Place the config next to the model definition in tbccsi/models/:
tbccsi/models/
├── model_virchow2_v2.py # Virchow2MultiHeadModel class
├── model_virchow2_v2.yaml # its config
├── daft_macrophage.py # DAFT_Virchow2_Macrophage class
└── daft_macrophage.yaml # its config
Or as a package directory:
tbccsi/models/daft_macrophage/
├── __init__.py # exports DAFT_Virchow2_Macrophage
└── model_config.yaml # its config
Then register the short name in cli.py:
MODEL_REGISTRY = {
"virchow2_multihead_v2": "tbccsi.models.model_virchow2_v2.Virchow2MultiHeadModel",
"virchow2_multihead_v3": "tbccsi.models.model_virchow2_v3.Virchow2MultiHeadModel",
"daft_macrophage": "tbccsi.models.daft_macrophage.DAFT_Virchow2_Macrophage",
"mac_linear": "tbccsi.models.mac_linear.MacRegressorLinear",
"mac_mlp": "tbccsi.models.mac_mlp.MacRegressorMLP",
"mac_film": "tbccsi.models.mac_film.MacRegressorFiLM",
"mac_domain_specific": "tbccsi.models.mac_domain_specific.MacRegressorDomainSpecific",
"mac_resnet": "tbccsi.models.mac_resnet.MacRegressorResNet",
}Users can then run inference with just -n daft_macrophage — no config path needed.
| Extension | Backend | Notes |
|---|---|---|
.svs |
OpenSlide | Standard Aperio format |
.tiff / .tif |
TiffFile | Supports OME-TIFF and flat TIFFs |
.vsi |
SlideIO | Olympus CellSens format (requires slideio) |
tbccsi/
├── cli.py # Typer CLI with pred, tile, embed, call commands
├── tbccsi_main.py # Pipeline orchestration (tiling → inference → save)
├── model_inference.py # Config-driven InferenceEngine
├── model_config.py # ModelConfig dataclass + YAML loader
├── wsi_tiler.py # WSITiler: slide reading + tissue detection
├── wsi_plot.py # Heatmap generation
├── utils.py # Shared utilities: blur metrics (laplacian_variance, fft_high_freq_energy)
└── models/
├── model_virchow2_v2.py # Virchow2 multi-head v2 (structure + immune)
├── model_virchow2_v3.py # Virchow2 multi-head v3
├── daft_macrophage_v1.py # DAFT domain-aware macrophage classifier
├── mac_regressors.py # Shared base classes for cell-pair count regressors
├── mac_linear.py # MacRegressorLinear (Virchow2 backbone)
├── mac_mlp.py # MacRegressorMLP (Virchow2 backbone)
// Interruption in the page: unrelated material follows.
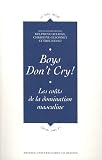 Boys Don't Cry! : Les co�ts de la domination masculine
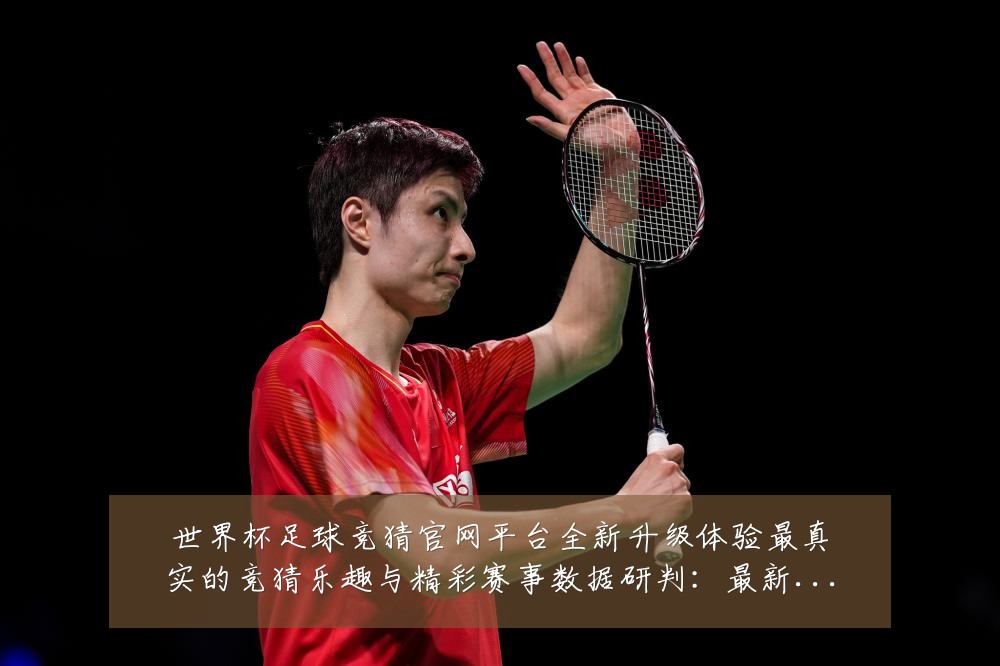 世界杯足球竞猜官网平台全新升级体验最真实的竞猜乐趣与精彩赛事数据研判：最新赛事动态与深度分析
├── mac_film.py # MacRegressorFiLM (Virchow2 + domain conditioning)
├── mac_domain_specific.py # MacRegressorDomainSpecific
└── mac_resnet.py # MacRegressorResNet (ResNet-50 backbone)
OpenSlideUnsupportedFormatError — Ensure the file is not corrupted. For .vsi files, ensure slideio is installed (pip install slideio), as OpenSlide does not support VSI.
DllNotFoundException (Windows) — Add the OpenSlide bin directory to your system PATH.
No model_config.yaml found — Either place a config next to your weights file, pass -c /path/to/config.yaml, or use -n model_name if the model is registered.
Legacy models — If you have existing weights trained with the original Virchow2 multi-head architecture, they still work without any config file. The engine falls back to the hardcoded behavior automatically.